Al Qaida es un problema secundario para los musulmanes. En el Magreb a los islamistas les dan para el pelo, pero como a cualquier fuerza de la oposición que represente una amenaza al poder establecido. Por el mismo motivo, el fundamentalismo asusta en Egipto, no porque su sociedad consuma discursos incendiarios y vídeos terroristas como si fueran películas de capa y espada. En el Sahel, Al Qaida no es más que una plaga más, muy por detrás del hambre, la sequía, la enfermedad y las guerras civiles.
Para el Ejército y fuerzas vivas de Pakistán Al Qaida no es una amenaza, sino una carta más en el juego letal que mantienen desde hace décadas en torno a Cachemira y frente a India, Irán, Afganistán y Rusia por el poder y la hegemonía en Asia. Los atentados salvajes que a menudo sufren en su propio país no son más que una incidencia más en una guerra en la que no se sabe muy bien si los fanáticos islamistas son amigos o enemigos. Pueden ser protegidos si actúan en la India o ignorados si lo hacen en Afganistán. A veces se vuelven en su contra y plantan un camión-bomba en una mezquita paquistaní. Pero son azares del Gran Juego, que es lo que de verdad interesa a quienes tienen mando en plaza.

:::

» TAREA POR REALIZAR: ¿Puedes reproducir el tramo del texto sobre Al Qaida que va desde "Para el Ejército" hasta "mando en plaza.", cambiando "mezquita" por "escuela"?

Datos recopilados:
:::

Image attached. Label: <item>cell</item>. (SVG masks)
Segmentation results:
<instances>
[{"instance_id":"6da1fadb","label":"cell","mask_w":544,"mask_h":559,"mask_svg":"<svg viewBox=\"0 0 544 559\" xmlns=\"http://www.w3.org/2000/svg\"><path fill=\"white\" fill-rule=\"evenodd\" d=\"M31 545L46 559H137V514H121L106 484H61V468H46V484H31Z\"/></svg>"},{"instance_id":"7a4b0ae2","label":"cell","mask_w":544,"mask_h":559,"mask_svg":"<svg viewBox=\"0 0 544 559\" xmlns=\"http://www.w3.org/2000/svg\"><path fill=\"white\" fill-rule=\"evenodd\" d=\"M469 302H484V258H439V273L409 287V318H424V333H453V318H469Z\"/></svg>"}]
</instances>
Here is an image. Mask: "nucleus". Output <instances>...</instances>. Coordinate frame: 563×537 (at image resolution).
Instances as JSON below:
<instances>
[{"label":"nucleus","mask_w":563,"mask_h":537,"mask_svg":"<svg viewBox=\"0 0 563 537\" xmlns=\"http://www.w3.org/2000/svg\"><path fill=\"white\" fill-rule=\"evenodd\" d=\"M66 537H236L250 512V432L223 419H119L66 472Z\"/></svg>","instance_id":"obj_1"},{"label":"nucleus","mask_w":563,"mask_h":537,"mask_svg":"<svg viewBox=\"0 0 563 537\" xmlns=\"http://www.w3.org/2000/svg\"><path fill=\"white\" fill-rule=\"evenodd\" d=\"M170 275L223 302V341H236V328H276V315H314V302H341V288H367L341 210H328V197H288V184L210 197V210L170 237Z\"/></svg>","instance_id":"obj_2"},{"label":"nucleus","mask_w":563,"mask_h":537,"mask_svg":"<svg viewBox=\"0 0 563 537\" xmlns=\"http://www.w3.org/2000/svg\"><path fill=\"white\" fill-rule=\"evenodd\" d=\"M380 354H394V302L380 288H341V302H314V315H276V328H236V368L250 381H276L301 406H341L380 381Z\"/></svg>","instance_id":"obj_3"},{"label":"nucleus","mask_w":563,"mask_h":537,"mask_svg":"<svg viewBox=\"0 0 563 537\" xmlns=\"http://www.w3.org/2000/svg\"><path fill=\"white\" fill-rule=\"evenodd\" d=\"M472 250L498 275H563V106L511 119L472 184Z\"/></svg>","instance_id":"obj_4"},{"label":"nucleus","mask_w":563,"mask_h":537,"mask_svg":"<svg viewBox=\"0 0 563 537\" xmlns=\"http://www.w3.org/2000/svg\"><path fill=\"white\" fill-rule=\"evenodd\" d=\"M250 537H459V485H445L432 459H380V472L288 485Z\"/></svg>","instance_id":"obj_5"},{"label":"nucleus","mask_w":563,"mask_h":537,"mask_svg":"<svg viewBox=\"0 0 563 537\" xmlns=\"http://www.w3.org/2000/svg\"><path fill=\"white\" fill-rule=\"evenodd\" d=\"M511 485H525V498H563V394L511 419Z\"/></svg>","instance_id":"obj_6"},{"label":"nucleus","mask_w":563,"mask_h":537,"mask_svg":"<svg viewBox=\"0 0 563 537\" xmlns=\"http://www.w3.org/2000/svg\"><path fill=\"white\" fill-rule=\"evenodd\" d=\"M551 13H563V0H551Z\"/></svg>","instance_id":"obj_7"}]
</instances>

:::

» SOLUCIÓN DEL EJERCICIO:
Para el Ejército y fuerzas vivas de Pakistán Al Qaida no es una amenaza, sino una carta más en el juego letal que mantienen desde hace décadas en torno a Cachemira y frente a India, Irán, Afganistán y Rusia por el poder y la hegemonía en Asia. Los atentados salvajes que a menudo sufren en su propio país no son más que una incidencia más en una guerra en la que no se sabe muy bien si los fanáticos islamistas son amigos o enemigos. Pueden ser protegidos si actúan en la India o ignorados si lo hacen en Afganistán. A veces se vuelven en su contra y plantan un camión-bomba en una escuela paquistaní. Pero son azares del Gran Juego, que es lo que de verdad interesa a quienes tienen mando en plaza.